§ Tasks to carry out
1. In the article on muscle mass and cognitive decline, what did the 2022 study find?
2. Carry on the article on muscle mass and cognitive decline from its last sentence.

Cognitive decline is one of the most terrifying aspects of ageing.
A study from 2022 found something that could help us avoid it.
They found that lower muscle mass was associated with faster cognitive decline.
When we think about getting older, we often focus on the impact ageing has on our bodies, which makes sense because that’s what’s easy to see in the mirror and see in the lives of the people around us.
What can be scary even to consider is how aging affects our cognitive abilities. Few things are more disturbing than not knowing who you are, where you are, what you’re supposed to be doing, or why your body feels the way it does.
Cognitive decline and diseases like dementia and Alzheimers turn our minds into impenetrable prisons, and what sucks even worse is that by the time someone is definitively diagnosed, it’s too late to make any real progress in reversing the disease.
Doom and gloom, right?
Only if you’re not proactive.
Lifestyle plays a massive role in whether or not a person experiences greater than normal age-related cognitive decline.
Things like nutrition, sleep, and environmental factors all affect the functioning of our brains and nervous systems, but today we’re talking about something different.
We’re talking about muscle mass.
As it turns out, muscle is armour for your brain.
Many of the conditions that increase your odds of developing cognitive issues as you age overlap with the ones that lead to loss of muscle mass.
Limited anabolic hormones
Vascular diseases
Chronic inflammation
Insulin resistance
What’s crazy is that using the muscle you have is also one of if not the most effective ways to minimise your risk of developing these conditions, which means if we want healthy brains for our entire lives, we need to prioritise building and maintaining muscle mass.
So muscle helps protect our brains, but how does it work?
It doesn’t seem like something used to move our bodies should have that much of an effect on our cognitive health.
Muscle helps keep you mentally sharp on multiple fronts.
At the chemical level, when you use your muscles, they secrete neurotrophic factors, which help the cells in your brain and nervous system function better and be more resilient. The effect of these molecules is significant.

§ Extracted data
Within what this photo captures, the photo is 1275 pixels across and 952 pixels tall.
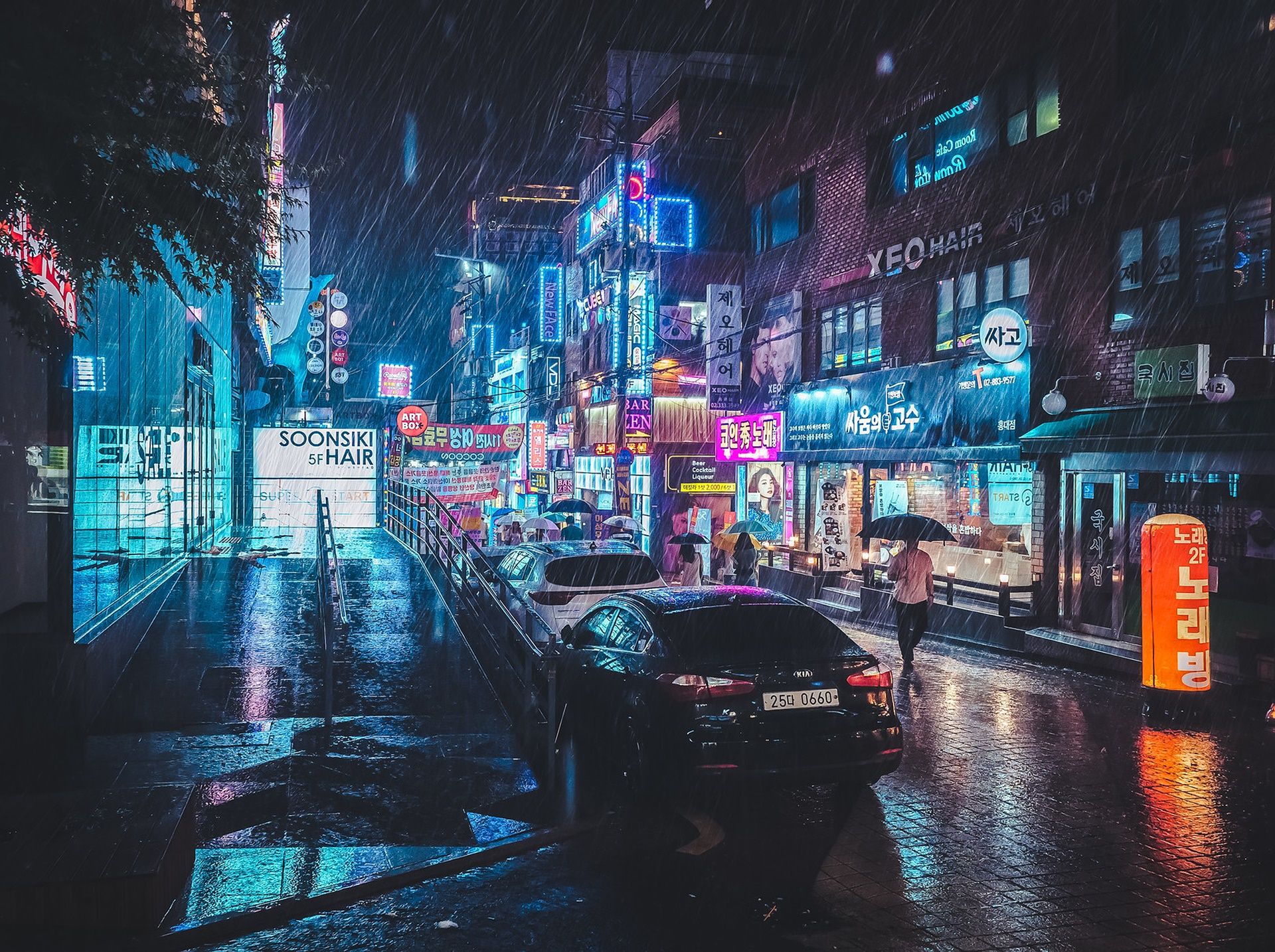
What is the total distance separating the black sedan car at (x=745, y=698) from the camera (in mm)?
7355

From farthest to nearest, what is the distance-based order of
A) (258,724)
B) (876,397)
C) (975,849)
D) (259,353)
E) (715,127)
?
(259,353) < (715,127) < (876,397) < (258,724) < (975,849)

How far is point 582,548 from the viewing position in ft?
47.8

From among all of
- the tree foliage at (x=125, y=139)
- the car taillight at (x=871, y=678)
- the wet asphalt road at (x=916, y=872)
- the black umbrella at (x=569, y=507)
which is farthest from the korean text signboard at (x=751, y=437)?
the tree foliage at (x=125, y=139)

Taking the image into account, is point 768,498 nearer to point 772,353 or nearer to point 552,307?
point 772,353

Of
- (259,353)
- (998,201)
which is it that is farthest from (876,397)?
(259,353)

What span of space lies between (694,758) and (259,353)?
114ft

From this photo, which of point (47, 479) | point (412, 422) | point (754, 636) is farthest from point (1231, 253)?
point (412, 422)

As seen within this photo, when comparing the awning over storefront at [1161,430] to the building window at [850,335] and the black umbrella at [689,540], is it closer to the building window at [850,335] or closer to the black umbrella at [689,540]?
the black umbrella at [689,540]

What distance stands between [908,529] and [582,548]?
4868 mm

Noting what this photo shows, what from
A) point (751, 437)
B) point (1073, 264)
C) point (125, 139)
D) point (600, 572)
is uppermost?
point (1073, 264)

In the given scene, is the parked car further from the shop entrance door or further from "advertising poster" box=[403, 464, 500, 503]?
"advertising poster" box=[403, 464, 500, 503]

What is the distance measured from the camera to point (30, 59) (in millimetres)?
5305

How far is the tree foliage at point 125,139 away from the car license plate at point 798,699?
4.51m

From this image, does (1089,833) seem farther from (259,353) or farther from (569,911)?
(259,353)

§ Outputs for the tasks
1. The study found that lower muscle mass was associated with faster cognitive decline.

2.
One of the well-known ones is called brain-derived neurotrophic factor, or BDNF for short. It works as a kind of Miracle Grow for your brain. It helps neurons, cells in your brain, maintain proper connections and establish new connections, aka learn and remember new things, which is vital for healthy and happy ageing.
That means the more muscle you have as you age, the greater your access to neurotrophic factors, which are a first-line defense against the destruction/damage of your brain and nervous system.
Muscle also protects your brain from a more practical standpoint.
It allows you to participate in the full breadth of experiences life has to offer.
Loss of muscle mass leads to loss of physical freedom, and the natural consequence is social isolation and sedentary living, which heavily contribute to cognitive decline.
According to the CDC, social isolation is associated with a ~50% increased risk of dementia. It increases a person's risk of premature death from all causes that may rival those of smoking, obesity, and physical inactivity.
Social isolation is incredibly harmful to your physical and mental health.
If we remove social isolation from the equation and just focus on sedentary living, we still find that loss of muscle mass is quite harmful.
One of the reasons is that people living that way miss out on the neurotrophic factors from muscle usage.
Another is that the brain isn’t being used to process things like movement, which is one of its primary jobs, and just like everything else in the body, if you don’t use it, you lose it.
Get strong, stay strong, stay sharp.